[Records from a data source]

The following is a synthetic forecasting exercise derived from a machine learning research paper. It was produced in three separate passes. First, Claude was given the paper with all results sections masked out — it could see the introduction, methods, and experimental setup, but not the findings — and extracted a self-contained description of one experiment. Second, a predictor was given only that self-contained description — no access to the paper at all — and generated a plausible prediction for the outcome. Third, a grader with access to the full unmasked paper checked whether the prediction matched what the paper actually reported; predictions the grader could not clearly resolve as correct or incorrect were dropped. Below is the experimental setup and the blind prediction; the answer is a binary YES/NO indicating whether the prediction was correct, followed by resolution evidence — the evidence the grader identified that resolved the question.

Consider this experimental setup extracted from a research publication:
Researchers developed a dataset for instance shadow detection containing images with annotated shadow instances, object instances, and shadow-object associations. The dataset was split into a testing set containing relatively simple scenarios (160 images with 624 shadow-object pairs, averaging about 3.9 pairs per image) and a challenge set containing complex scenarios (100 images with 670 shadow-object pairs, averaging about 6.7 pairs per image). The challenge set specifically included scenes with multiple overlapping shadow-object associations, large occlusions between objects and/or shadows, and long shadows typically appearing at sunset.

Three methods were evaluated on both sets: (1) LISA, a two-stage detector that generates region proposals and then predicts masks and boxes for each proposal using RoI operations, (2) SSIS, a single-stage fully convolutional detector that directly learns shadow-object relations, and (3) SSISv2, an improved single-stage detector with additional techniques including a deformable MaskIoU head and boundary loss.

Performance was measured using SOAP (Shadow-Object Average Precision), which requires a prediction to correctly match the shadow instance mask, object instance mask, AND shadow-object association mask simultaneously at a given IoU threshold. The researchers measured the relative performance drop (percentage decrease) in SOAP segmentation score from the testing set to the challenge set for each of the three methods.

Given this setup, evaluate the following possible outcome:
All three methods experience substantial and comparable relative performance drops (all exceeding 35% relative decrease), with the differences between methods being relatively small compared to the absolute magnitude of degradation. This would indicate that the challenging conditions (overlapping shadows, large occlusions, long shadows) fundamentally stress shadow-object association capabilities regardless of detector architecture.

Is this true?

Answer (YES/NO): YES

ACTIVITY: All the records are to be transcribed exactly, with no line missing.

OUTPUT FOR THIS TASK:
The following is a synthetic forecasting exercise derived from a machine learning research paper. It was produced in three separate passes. First, Claude was given the paper with all results sections masked out — it could see the introduction, methods, and experimental setup, but not the findings — and extracted a self-contained description of one experiment. Second, a predictor was given only that self-contained description — no access to the paper at all — and generated a plausible prediction for the outcome. Third, a grader with access to the full unmasked paper checked whether the prediction matched what the paper actually reported; predictions the grader could not clearly resolve as correct or incorrect were dropped. Below is the experimental setup and the blind prediction; the answer is a binary YES/NO indicating whether the prediction was correct, followed by resolution evidence — the evidence the grader identified that resolved the question.

Consider this experimental setup extracted from a research publication:
Researchers developed a dataset for instance shadow detection containing images with annotated shadow instances, object instances, and shadow-object associations. The dataset was split into a testing set containing relatively simple scenarios (160 images with 624 shadow-object pairs, averaging about 3.9 pairs per image) and a challenge set containing complex scenarios (100 images with 670 shadow-object pairs, averaging about 6.7 pairs per image). The challenge set specifically included scenes with multiple overlapping shadow-object associations, large occlusions between objects and/or shadows, and long shadows typically appearing at sunset.

Three methods were evaluated on both sets: (1) LISA, a two-stage detector that generates region proposals and then predicts masks and boxes for each proposal using RoI operations, (2) SSIS, a single-stage fully convolutional detector that directly learns shadow-object relations, and (3) SSISv2, an improved single-stage detector with additional techniques including a deformable MaskIoU head and boundary loss.

Performance was measured using SOAP (Shadow-Object Average Precision), which requires a prediction to correctly match the shadow instance mask, object instance mask, AND shadow-object association mask simultaneously at a given IoU threshold. The researchers measured the relative performance drop (percentage decrease) in SOAP segmentation score from the testing set to the challenge set for each of the three methods.

Given this setup, evaluate the following possible outcome:
All three methods experience substantial and comparable relative performance drops (all exceeding 35% relative decrease), with the differences between methods being relatively small compared to the absolute magnitude of degradation. This would indicate that the challenging conditions (overlapping shadows, large occlusions, long shadows) fundamentally stress shadow-object association capabilities regardless of detector architecture.

Is this true?

Answer (YES/NO): YES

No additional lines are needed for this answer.